The following is his description of those events, as recorded in Polish in 1942 and held at the Hoover Archives at Stanford University:
Early on the morning of 10 February 1940, the Russians came to our home, and immediately searched the place. Then they told us to get dressed and pack our things. They told us not to take many things, because they were moving us only temporarily. They said that they will be involved in the war between Russia and Germany, and that they wanted to protect us from harm.
Then they took us to the railway station and loaded us into a cargo wagon, for our twelve families. During the night, the train started its journey, and we were very cold and uncomfortable, and they did not give us any food or water. When we stopped at certain stations, people carried out the bodies of those who had died of hunger and exhaustion. At these stations, Russian police would call us to get water and food, and they led the people with bayonets on their rifles. When they brought the water and food, everyone wanted to drink as soon as possible, because they were very thirsty. But once they had drunk, they wanted to eat, but they could not, because there were many worms in the soup.
This is how we travelled for an entire month, at which point they told us to disembark because we had reached the Archangelsk Oblast. Sleds arrived for us and took us to the Work Camp. It took a day and a half to cover the 100 kilometers from the train station.
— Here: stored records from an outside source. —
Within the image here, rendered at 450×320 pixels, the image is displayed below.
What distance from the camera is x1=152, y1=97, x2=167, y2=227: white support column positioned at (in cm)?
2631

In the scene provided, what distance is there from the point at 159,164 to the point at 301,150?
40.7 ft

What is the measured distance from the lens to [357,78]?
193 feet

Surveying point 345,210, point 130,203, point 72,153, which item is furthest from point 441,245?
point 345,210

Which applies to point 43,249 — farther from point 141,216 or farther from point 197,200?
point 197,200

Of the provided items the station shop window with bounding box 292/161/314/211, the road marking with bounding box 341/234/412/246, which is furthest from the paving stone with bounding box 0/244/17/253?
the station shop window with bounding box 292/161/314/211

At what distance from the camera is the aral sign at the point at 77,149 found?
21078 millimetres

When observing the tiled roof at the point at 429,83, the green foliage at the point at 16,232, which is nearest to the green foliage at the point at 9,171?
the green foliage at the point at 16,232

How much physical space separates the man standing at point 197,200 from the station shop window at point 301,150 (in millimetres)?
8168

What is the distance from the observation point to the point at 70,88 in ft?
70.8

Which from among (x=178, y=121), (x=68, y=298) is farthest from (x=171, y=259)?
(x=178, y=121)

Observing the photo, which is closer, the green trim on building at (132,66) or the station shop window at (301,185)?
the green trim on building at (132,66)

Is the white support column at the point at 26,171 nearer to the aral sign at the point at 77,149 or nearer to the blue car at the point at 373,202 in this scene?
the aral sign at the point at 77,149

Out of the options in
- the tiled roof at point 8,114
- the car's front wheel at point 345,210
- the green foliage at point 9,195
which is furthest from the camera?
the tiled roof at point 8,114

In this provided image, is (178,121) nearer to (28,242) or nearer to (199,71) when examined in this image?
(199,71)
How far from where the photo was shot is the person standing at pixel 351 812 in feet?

At the Work Camp, we were assigned to a barrack that was filled with bedbugs, fleas, and other insects. As soon as we were settled, the Commandant came and made us go to work in the forest, where we could not earn anything. They said that if we reached the prescribed norm, we would get a lot of money, but those who did reach the norm still did not get the money they promised.
For 15 days of hard work, meeting the norm, one should have received 15 roubles. As for the food, we were allowed to buy one kilogram of bread per working person, and 200 grams of bread for a non-working person. This is how we lived for more than a year.
My father worked at cutting the trees, and later, at loading the tree trunks onto the wagons, and he also did not earn more. Were it not for the things we had brought with us and were able to sell, we would have perished within two months.
There were 700 people in our Work Camp, but when we left, there were less than 600 people. My father’s brother was deported to Russia with us, but they later took him to the Regional City to work as a bookbinder. He did not work there long, then they sent him to Archangelsk, and we do not know what happened with him after that.
When ‘amnesty’ was declared, they sent us from the Work Camp, using the money we had earned, and sent us all over Russia. They sent us to collective farms in Uzbekistan. We lived there in such poverty that people had to steal to survive; or catch dogs to eat. Later, the Polish Army was formed in the southern USSR, and I joined the Cadets, while Father enlisted in the Army. My mother and sister were sent to Africa, and I don’t know where my father is, or what has happened to him.